The bolt of green, the veins of ectoplasm, the inflammation – all of it had faded significantly, but this was somehow even more gruesome than the wound's original appearance. Before, she could fool herself into thinking that there was still time, that the icy cold thing that had saved her life could be pulled out or dissipated once she had healed sufficiently.
Now the green was an integral part of her flesh, and one glance for someone as familiar with ectoplasm as Jack Fenton was more than enough to know this.
"Mads," he breathed, face slack with horror, "what happened?"
She took a shuddering breath, and told him.
Jack didn't interrupt her narrative, simply sitting there and growing paler with every new piece of information. Everything she spoke about, from thieves shooting her through the heart, to halfas being real, to ectoplasm tainting her body, to Phantom being their mistake in the first place, exacted a visible toll on the man. It took a surprisingly short few minutes for her to explain exactly what was going on, and by the time Maddie had finished, her poor husband was grey-faced and trembling as though he had seen… well, something horrific that he didn't study and hunt on a daily basis.

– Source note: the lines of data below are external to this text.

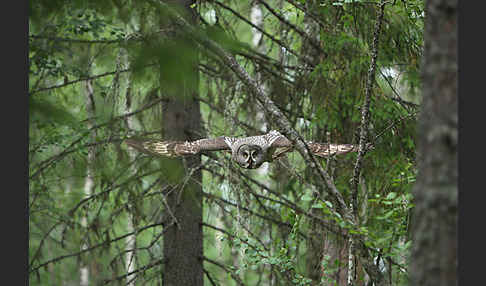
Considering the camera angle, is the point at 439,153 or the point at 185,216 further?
the point at 185,216

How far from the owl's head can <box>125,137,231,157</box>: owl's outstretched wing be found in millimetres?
211

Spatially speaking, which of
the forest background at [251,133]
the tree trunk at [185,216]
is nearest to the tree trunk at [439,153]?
the forest background at [251,133]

She stopped talking, and he didn't start. Maddie knew the man well enough to know that this quiet moment would be necessary – the little inconsistencies throughout their dealings with Phantom, all of the things that had often kept the Fentons awake for several nights in a row while research continued to hit dead ends, were explained in one brutal hit. To top it all off, everything he had been comfortable with at home was suddenly thrown into question with the revelation that his own wife had been turned into one of these hybrids. When presented with information of this magnitude, Jack Fenton was the kind of man that had to stop and think for a minute in order for it all to make sense.

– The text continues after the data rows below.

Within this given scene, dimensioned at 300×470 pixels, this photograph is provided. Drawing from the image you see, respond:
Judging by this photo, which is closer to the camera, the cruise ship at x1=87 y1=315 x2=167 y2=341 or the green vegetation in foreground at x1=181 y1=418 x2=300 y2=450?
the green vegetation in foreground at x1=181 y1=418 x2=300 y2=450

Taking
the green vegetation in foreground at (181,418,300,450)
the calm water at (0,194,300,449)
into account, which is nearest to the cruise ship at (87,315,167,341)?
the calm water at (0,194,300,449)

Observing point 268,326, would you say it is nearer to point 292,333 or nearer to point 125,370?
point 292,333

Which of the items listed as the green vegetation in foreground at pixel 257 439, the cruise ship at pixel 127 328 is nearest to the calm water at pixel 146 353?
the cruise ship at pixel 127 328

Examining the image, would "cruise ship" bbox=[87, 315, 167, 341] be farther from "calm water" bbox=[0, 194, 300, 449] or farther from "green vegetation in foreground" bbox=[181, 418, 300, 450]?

They sat in silence for a long time, fingers intertwined and breaths in perfect synchronisation.
Once his trembling had died down somewhat, Jack swallowed thickly. "Can you show me?" he breathed into the tense atmosphere.
How badly Maddie wished that she could refuse. So long as she didn't actually exhibit spectral abilities, her halfa status was still just theory. As soon as she showed him, there was no more denying it, no more pretending that things weren't set in stone.
Holding up her hand, Maddie imagined that it was the only corporeal thing in the universe, and plunged it into the lovely leather couch.